Étienne de Silhouette : Son ennemi, c’était la finance…
Éphémère ministre de Louis XV, Étienne de Silhouette s’en prit aux privilèges de l’aristocratie. Drôle de profil !
dans l’hebdo N° 1488 Acheter ce numéro
Connaissez-vous monsieur de Silhouette ? Si le patronyme est devenu un terme du vocabulaire courant, l’histoire de celui qui fut – brièvement – surintendant des Finances de Louis XV a été totalement oubliée, et même volontairement gommée de l’histoire. « Avec un sens inné de la communication de masse, les grands financiers et la noblesse n’ont de cesse de faire oublier le nom propre Silhouette au profit du nom commun qu’ils répandent dans les libelles, les pamphlets, les chansons, et qui désigne désormais des objets ou des actes sans valeur, avant de se figer autour de ce qui est simplement esquissé ». Au cours de la seconde moitié du XVIIIe siècle, en effet, « les portraits dessinés de profil reçoivent le nom du contrôleur général des Finances ».

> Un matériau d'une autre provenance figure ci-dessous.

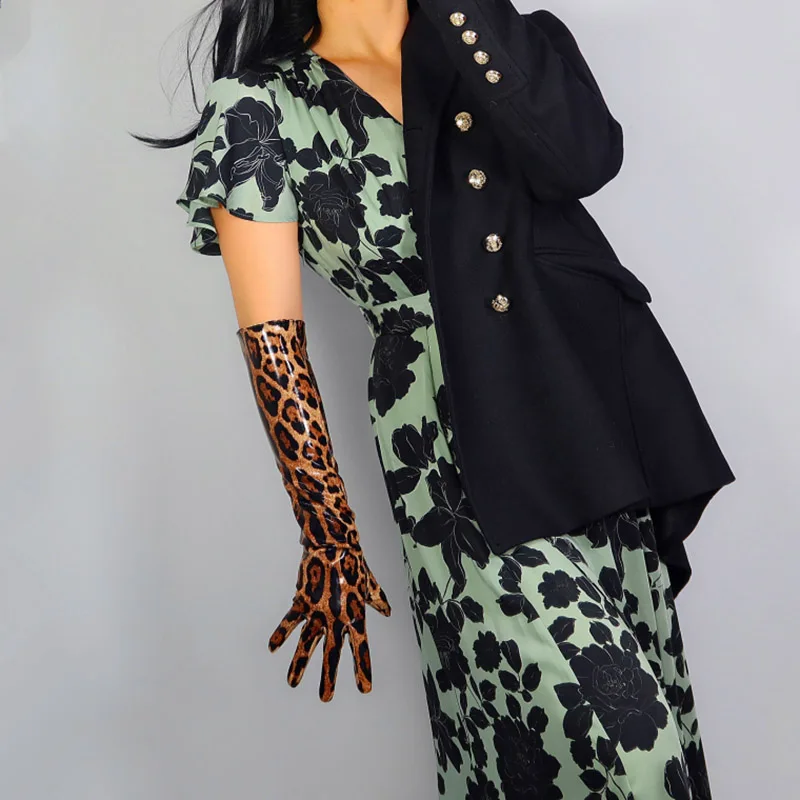 Leopard Long Gloves 50cm Female Faux Leather Bright Patent Leather Women Leather Gloves Brown Leopard Slim Hand WPU288
Leopard Long Gloves 50cm Female Faux Leather Bright Patent Leather Women Leather Gloves Brown Leopard Slim Hand WPU288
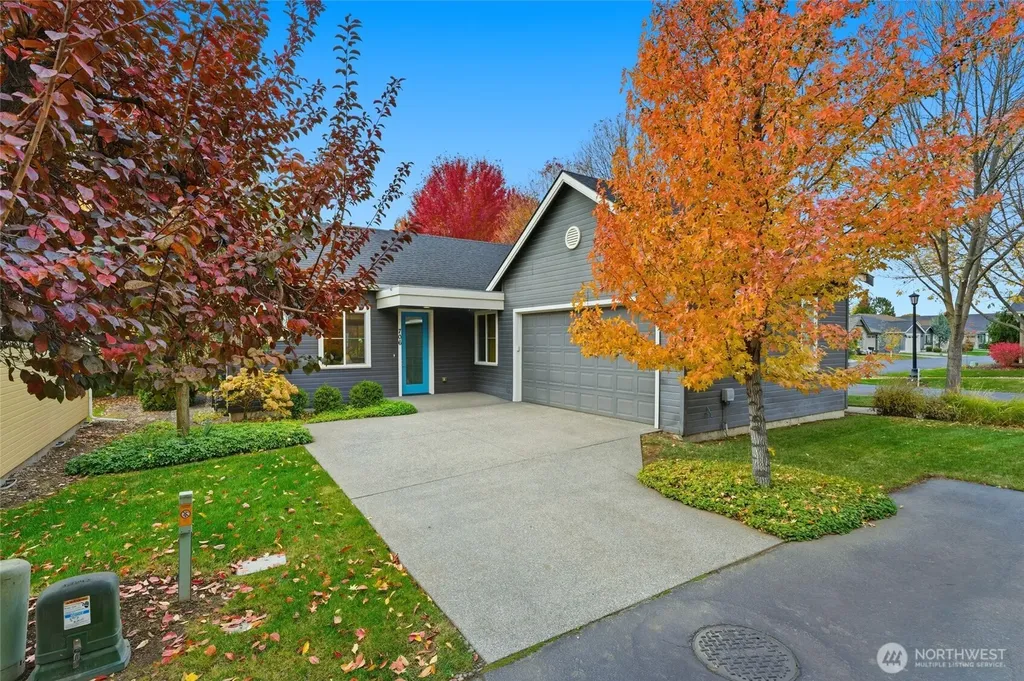706 Nuthatch Drive College Place WA 99324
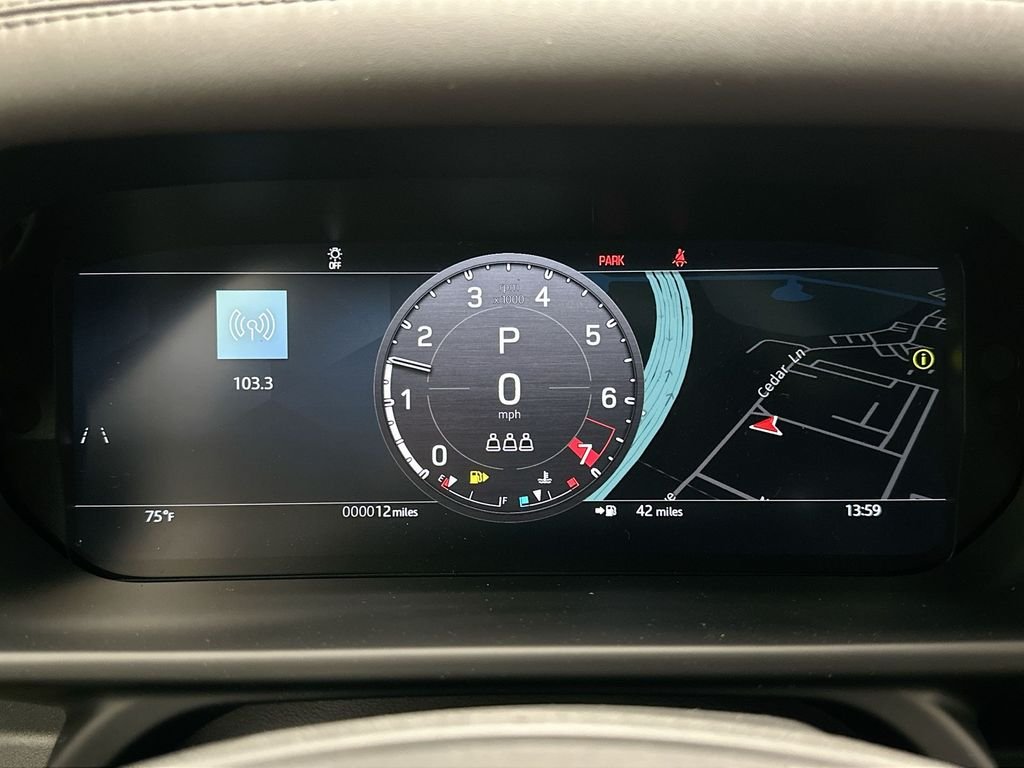 New 2026 Borasco Grey Metallic Land Rover X-Dynamic SE image 16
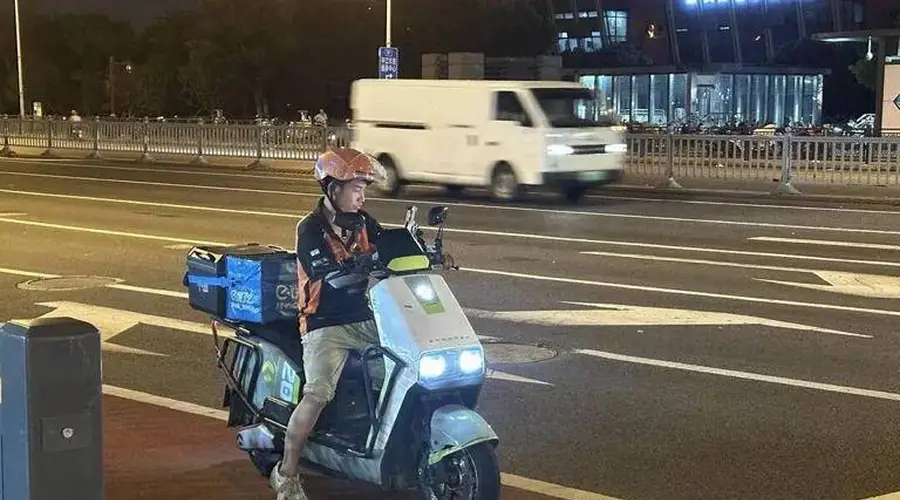 苏州出台外卖交管新政：外卖小哥等红灯不计入配送时间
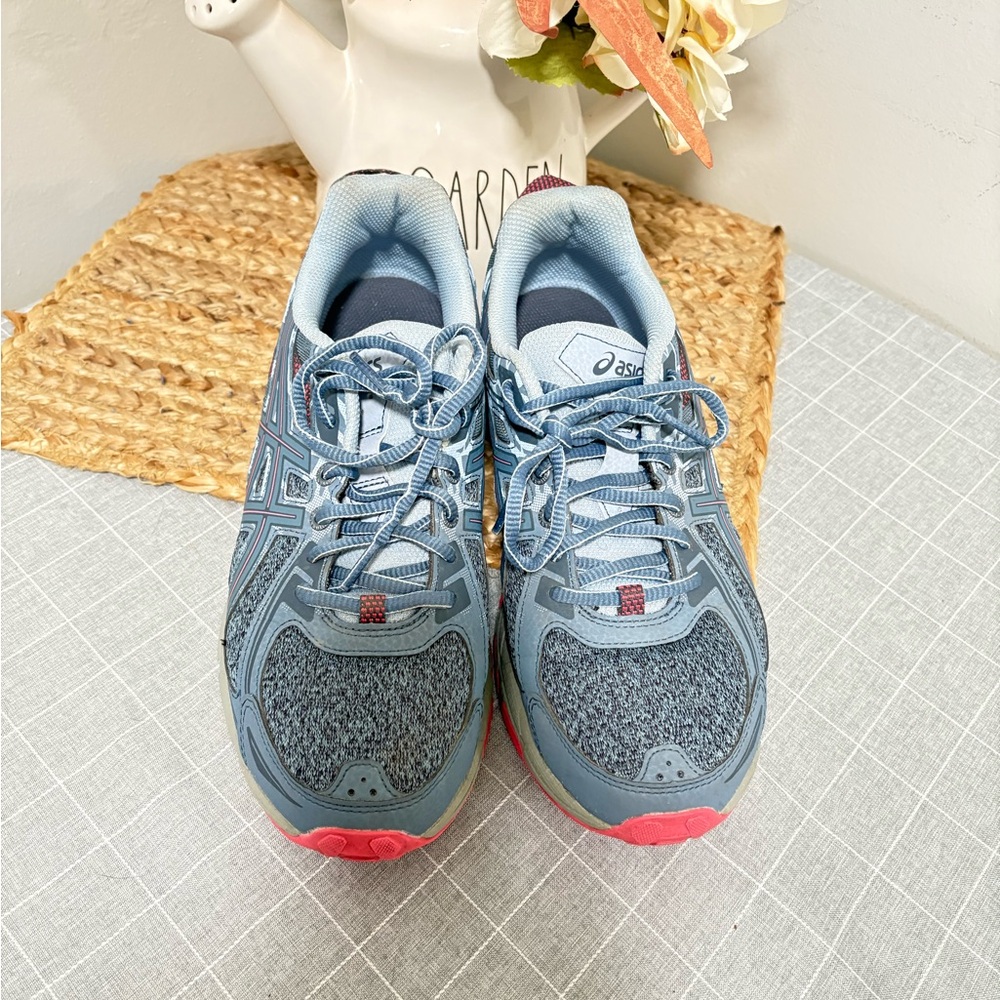 Asics Blue and Pink Sneakers with Athletic Design - Picture 5 of 6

Né en 1709 dans une famille aisée de Limoges, de petite noblesse, le jeune Étienne est un élève sérieux, à l’esprit curieux, vite extrêmement cultivé. À 19 ans, il entreprend, comme la plupart des jeunes nobles de l’époque, son « Grand Tour » : un périple – dans son cas à travers l’Italie, l’Espagne et le Portugal – afin de parfaire son éducation et de nouer quelques amitiés parmi les personnes influentes des pays visités. Il raconte ce voyage dans un long ouvrage où il décrit particulièrement les systèmes politiques et économiques des nations traversées. Mais il est surtout sensible à l’extrême misère des peuples, qui contraste avec l’oisiveté et le luxe ostentatoire des puissants de l’époque. « Affirmer que Silhouette, dès ses premiers livres, a prophétisé la Révolution n’est en rien une allégation hâtive, écrit ainsi son biographe, Thierry Maugenest, car l’ensemble de ses écrits n’ont cessé d’alerter ses lecteurs sur cette extrémité. » Il est même « convaincu que l’aristocratie participe à l’affaiblissement de la nation », et donc de « la nécessité de rééquilibrer les richesses au sein de la société ». On pourrait dire de lui qu’il pense, comme le « Guépard » de Visconti, que « tout doit changer pour que rien ne change », tant il est persuadé qu’il faut agir « avant la venue d’une révolte de grande ampleur », essayant par là de « sauver le régime auquel il reste attaché par sa naissance »…
Après une longue ascension à la cour, Silhouette devient en mars 1759 ministre des Finances (grâce à la marquise de Pompadour). Très vite, il s’attaque alors aux privilèges de la noblesse et autres titulaires de pensions royales, ou à la caste des financiers des Fermiers généraux – qui s’enrichissent en ponctionnant une partie des taxes et impôts qu’ils sont censés récolter pour la couronne. Enfin, il impose les puissants, supprimant d’un côté les taxes sur les denrées alimentaires qui écrasent le peuple, en créant d’autres sur les signes extérieurs du luxe : carrosses, domestiques, bijoux, etc. Si sa politique est une réussite pour les finances royales et devient très populaire parmi le peuple, elle suscite immanquablement la colère des nobles. S’en prendre aux puissants n’est jamais sans danger. Enrageant de devoir payer – comme le peuple – des impôts, ils ne seront, en revanche, pas avares de calomnies pour détruire la légitimité du ministre honni auprès du roi et le couvrir de ridicule. En fonction depuis à peine de huit mois, monsieur de Silhouette devra bientôt démissionner, avant de sombrer dans l’oubli et de devenir l’objet de toutes les moqueries…
Étienne de Silhouette (1709-1767). Le ministre banni de l’histoire de France, Thierry Maugenest, La Découverte, 222 p., 18 euros.